Inhibition of Intermediate-Conductance Calcium-Activated K Channel (KCa3.1) and Fibroblast Mitogenesis by α-Linolenic Acid and Alterations of Channel Expression in the Lysosomal Storage Disorders, Fabry Disease, and Niemann Pick C

The calcium/calmodulin-gated KCa3.1 channel regulates normal and abnormal mitogenesis by controlling K+-efflux, cell volume, and membrane hyperpolarization-driven calcium-entry. Recent studies suggest modulation of KCa3.1 by omega-3 fatty acids as negative modulators and impaired KCa3.1 functions in the inherited lysosomal storage disorder (LSD), Fabry disease (FD). In the first part of present study, we characterize KCa3.1 in murine and human fibroblasts and test the impact of omega-3 fatty acids on fibroblast proliferation. In the second, we study whether KCa3.1 is altered in the LSDs, FD, and Niemann-Pick disease type C (NPC). Our patch-clamp and mRNA-expression studies on murine and human fibroblasts show functional expression of KCa3.1. KCa currents display the typical pharmacological fingerprint of KCa3.1: Ca2+-activation, potentiation by the positive-gating modulators, SKA-31 and SKA-121, and inhibition by TRAM-34, Senicapoc (ICA-17043), and the negative-gating modulator, 13b. Considering modulation by omega-3 fatty acids we found that α-linolenic acid (α-LA) and docosahexanenoic acid (DHA) inhibit KCa3.1 currents and strongly reduce fibroblast growth. The α-LA-rich linseed oil and γ-LA-rich borage oil at 0.5% produce channel inhibition while α-LA/γ-LA-low oils has no anti-proliferative effect. Concerning KCa3.1 in LSD, mRNA expression studies, and patch-clamp on primary fibroblasts from FD and NPC patients reveal lower KCa3.1-gene expression and membrane expression than in control fibroblasts. In conclusion, the omega-3 fatty acid, α-LA, and α-LA/γ-LA-rich plant oils, inhibit fibroblast KCa3.1 channels and mitogenesis. Reduced fibroblast KCa3.1 functions are a feature and possible biomarker of cell dysfunction in FD and NPC and supports the concept that biased lipid metabolism is capable of negatively modulating KCa3.1 expression.

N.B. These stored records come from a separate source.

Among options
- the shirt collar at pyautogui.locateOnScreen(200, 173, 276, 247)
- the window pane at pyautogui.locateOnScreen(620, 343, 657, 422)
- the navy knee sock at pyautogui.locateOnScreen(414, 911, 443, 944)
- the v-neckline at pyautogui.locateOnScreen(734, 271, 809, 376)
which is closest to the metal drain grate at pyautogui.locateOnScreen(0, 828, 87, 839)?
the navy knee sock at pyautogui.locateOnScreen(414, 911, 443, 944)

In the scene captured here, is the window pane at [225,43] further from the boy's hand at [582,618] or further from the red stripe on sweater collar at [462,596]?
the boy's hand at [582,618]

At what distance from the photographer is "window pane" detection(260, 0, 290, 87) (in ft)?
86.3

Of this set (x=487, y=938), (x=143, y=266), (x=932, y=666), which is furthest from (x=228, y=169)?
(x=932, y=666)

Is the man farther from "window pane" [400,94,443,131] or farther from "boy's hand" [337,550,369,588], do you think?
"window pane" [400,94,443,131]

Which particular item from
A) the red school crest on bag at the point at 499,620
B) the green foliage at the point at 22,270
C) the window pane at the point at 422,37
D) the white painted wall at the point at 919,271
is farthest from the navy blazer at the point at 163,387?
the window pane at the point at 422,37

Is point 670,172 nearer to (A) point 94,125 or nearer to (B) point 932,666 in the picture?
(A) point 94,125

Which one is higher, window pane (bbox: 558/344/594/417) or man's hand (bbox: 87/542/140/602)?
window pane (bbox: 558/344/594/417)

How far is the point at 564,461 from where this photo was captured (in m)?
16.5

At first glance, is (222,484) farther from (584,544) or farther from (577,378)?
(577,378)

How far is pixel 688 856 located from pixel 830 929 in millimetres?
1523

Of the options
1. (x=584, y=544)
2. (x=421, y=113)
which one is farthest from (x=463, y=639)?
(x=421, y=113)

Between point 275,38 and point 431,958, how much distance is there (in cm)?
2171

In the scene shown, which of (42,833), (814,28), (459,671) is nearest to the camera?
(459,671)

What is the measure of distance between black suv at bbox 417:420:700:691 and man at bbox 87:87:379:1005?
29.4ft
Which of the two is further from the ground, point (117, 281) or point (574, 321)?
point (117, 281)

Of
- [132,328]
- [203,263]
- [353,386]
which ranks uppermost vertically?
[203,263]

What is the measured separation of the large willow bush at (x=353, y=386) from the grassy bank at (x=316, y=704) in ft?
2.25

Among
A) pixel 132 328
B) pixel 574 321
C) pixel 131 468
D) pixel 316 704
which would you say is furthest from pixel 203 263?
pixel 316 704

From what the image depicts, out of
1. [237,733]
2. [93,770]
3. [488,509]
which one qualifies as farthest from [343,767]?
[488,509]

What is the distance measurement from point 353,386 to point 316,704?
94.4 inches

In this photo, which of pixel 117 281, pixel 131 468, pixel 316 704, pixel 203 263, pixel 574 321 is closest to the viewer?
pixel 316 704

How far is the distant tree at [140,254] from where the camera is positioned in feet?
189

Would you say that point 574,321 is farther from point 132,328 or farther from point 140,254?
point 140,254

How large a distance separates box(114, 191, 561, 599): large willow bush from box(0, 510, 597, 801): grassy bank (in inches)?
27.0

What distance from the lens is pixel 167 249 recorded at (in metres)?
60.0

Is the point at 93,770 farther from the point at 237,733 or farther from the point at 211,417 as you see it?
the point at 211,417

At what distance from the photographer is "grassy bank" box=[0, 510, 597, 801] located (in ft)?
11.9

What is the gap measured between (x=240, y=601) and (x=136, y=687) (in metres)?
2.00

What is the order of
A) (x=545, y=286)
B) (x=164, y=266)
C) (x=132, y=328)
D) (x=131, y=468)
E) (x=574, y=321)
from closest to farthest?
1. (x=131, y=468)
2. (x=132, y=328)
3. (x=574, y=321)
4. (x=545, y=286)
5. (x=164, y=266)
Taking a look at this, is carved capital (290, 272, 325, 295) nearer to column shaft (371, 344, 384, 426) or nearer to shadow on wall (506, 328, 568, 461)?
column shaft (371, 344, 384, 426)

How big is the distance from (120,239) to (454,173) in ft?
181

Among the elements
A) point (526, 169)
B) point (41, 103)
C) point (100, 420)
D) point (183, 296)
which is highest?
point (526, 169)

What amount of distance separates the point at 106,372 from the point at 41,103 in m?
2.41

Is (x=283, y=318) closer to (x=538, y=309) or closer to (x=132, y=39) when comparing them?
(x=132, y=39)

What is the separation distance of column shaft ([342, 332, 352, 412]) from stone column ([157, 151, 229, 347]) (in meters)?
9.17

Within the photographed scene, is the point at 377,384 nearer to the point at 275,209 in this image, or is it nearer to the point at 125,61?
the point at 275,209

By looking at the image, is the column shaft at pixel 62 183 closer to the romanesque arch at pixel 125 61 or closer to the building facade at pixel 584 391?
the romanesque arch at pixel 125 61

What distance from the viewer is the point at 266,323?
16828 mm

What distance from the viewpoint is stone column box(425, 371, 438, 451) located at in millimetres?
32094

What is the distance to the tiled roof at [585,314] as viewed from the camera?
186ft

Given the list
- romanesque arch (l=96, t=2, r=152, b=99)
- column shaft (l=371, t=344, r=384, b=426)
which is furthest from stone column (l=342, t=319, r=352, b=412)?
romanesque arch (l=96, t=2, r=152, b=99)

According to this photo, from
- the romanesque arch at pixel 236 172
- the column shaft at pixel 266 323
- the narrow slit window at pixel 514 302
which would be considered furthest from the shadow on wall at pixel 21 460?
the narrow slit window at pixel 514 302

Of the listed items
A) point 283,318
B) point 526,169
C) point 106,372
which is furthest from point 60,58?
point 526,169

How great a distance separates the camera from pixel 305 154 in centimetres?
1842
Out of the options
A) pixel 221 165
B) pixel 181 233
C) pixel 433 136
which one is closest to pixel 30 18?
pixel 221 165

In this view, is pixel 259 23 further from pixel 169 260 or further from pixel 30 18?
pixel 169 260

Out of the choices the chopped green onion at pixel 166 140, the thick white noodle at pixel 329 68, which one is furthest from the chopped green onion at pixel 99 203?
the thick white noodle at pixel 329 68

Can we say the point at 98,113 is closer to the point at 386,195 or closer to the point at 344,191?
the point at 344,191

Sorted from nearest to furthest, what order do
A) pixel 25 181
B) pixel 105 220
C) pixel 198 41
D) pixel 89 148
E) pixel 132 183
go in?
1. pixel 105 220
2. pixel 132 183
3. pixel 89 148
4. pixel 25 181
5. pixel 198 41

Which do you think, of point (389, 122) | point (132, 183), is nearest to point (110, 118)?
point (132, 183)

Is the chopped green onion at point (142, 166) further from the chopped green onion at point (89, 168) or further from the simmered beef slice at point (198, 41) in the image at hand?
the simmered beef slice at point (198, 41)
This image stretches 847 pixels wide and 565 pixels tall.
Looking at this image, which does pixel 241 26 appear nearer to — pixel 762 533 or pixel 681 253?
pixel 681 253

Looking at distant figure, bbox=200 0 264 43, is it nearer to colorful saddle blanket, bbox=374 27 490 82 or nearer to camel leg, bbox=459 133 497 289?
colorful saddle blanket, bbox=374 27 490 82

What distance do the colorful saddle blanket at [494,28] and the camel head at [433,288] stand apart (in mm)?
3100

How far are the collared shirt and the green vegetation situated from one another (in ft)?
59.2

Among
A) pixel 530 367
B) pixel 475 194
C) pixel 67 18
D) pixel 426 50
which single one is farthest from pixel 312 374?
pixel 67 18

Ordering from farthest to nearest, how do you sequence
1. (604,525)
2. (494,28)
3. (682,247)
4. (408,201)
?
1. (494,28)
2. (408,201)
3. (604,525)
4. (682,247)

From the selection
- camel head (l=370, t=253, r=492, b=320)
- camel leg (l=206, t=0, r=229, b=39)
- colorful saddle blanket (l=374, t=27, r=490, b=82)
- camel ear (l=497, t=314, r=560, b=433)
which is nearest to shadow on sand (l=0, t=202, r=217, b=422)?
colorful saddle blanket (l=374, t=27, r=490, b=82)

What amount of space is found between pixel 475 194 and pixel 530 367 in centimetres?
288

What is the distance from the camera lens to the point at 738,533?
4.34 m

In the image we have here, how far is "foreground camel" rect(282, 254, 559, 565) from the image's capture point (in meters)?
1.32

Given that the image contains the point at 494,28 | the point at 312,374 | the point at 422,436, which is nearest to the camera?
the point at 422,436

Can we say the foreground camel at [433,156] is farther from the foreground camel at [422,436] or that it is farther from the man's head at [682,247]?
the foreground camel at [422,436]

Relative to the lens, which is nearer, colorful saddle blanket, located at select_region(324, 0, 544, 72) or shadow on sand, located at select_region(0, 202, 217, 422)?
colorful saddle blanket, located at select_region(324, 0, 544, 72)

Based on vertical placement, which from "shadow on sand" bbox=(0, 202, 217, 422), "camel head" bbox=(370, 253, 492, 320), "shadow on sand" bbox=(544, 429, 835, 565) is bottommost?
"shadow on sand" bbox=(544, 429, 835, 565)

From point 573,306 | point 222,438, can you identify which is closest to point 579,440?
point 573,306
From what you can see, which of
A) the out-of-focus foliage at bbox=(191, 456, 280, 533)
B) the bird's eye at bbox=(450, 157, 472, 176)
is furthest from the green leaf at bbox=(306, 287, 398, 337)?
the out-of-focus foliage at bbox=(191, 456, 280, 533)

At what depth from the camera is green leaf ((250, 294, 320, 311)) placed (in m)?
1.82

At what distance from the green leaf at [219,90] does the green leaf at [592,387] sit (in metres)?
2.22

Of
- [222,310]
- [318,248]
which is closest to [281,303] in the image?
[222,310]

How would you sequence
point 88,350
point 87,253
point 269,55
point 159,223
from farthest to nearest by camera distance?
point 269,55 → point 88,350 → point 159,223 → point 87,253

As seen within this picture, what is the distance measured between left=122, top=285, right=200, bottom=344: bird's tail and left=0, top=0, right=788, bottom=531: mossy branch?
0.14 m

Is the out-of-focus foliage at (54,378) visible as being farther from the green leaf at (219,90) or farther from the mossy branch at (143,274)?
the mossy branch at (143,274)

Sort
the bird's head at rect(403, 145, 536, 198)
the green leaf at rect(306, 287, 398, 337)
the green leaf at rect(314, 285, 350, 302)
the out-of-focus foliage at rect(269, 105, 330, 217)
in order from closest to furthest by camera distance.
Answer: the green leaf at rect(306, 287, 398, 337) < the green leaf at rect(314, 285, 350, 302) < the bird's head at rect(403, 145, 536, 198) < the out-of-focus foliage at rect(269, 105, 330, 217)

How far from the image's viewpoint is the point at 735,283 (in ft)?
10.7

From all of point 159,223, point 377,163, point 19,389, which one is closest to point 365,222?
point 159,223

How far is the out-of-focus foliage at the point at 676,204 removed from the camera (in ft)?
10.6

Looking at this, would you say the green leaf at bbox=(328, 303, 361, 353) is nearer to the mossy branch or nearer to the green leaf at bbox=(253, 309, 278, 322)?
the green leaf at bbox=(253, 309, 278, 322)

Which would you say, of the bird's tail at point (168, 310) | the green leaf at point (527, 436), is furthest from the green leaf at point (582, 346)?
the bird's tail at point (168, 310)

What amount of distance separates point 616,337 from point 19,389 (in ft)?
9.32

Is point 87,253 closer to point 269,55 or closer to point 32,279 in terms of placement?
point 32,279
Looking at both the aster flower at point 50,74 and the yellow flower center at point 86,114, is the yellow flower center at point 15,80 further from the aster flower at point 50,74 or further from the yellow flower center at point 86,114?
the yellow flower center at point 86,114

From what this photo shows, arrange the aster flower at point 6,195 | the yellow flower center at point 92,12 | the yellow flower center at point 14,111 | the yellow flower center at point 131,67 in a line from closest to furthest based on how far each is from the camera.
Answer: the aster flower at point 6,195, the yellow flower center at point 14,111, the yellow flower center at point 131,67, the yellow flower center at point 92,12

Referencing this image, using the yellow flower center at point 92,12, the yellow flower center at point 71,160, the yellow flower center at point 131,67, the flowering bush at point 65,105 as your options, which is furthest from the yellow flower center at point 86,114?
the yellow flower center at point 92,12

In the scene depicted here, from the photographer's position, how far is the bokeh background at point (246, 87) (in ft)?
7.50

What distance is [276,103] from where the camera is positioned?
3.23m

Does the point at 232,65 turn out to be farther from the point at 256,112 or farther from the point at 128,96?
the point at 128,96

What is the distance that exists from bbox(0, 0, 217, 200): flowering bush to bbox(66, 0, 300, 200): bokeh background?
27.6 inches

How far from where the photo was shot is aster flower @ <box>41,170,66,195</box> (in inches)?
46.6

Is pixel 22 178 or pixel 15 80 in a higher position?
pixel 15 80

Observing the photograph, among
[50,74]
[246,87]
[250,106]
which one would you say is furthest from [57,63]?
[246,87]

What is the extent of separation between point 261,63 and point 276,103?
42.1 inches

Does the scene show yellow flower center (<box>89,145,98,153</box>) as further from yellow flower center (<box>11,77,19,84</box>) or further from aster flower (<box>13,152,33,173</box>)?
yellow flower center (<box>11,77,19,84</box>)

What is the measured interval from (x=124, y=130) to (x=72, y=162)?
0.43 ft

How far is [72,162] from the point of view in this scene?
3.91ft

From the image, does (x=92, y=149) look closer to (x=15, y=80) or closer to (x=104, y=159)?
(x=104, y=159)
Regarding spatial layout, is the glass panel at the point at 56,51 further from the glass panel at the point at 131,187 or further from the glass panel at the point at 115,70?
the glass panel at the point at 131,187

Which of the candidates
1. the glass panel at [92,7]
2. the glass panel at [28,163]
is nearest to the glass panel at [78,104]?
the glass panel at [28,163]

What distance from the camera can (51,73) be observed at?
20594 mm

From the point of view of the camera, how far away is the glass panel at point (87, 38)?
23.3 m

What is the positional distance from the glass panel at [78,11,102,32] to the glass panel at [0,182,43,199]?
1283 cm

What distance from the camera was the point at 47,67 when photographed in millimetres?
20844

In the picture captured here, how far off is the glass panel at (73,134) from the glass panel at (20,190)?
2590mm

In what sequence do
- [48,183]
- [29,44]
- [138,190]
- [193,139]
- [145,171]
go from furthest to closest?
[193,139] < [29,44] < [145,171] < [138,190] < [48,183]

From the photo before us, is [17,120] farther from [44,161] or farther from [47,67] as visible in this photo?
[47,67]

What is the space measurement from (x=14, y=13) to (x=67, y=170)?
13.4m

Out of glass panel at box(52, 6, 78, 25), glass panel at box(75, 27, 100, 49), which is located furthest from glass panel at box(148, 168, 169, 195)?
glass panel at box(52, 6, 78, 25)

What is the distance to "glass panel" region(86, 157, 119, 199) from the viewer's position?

The erythrocyte osmotic resistance test as screening tool for cholesterol-related lysosomal storage diseases

BACKGROUND Erythrocyte volume regulation and membrane elasticity are essential for adaptation to osmotic and mechanical stress, and life span. Here, we evaluated whether defective cholesterol trafficking caused by the rare lysosomal storages diseases (LSDs), Niemann-Pick type C (NPC) and Lysosomal acid lipase (LAL) deficiency (LALD) impairs these properties. Moreover, we tested whether measurements of cholesterol membrane content and osmotic resistance serve as a screening test for these LSDs. METHODS Patients were genotyped for mutations in NPC1, NPC2, or LIPA genes. We measured LSD plasma biomarkers and LAL activity. Red blood cells (RBC) membrane cholesterol content was evaluated in 73 subjects. Osmotic resistance tests (ORT) were conducted in 121 blood samples from LSD suspected patients and controls. RESULTS We did not find statistically significant differences between RBC cholesterol content between subjects and controls. However, the ORT, particularly at 0.49% (w/v) hypotonic sodium chloride solution, revealed a significant higher osmotic resistance in LSDs patients than in controls. We established a cut-off value of ≤51% of haemolysis with sensibility and specificity values of 80% and 70%, respectively. CONCLUSIONS NPC and LALD do not alter cholesterol content in the RBC membrane but increase osmotic resistance. Therefore, ORT serves as screening test for the studied LSDs.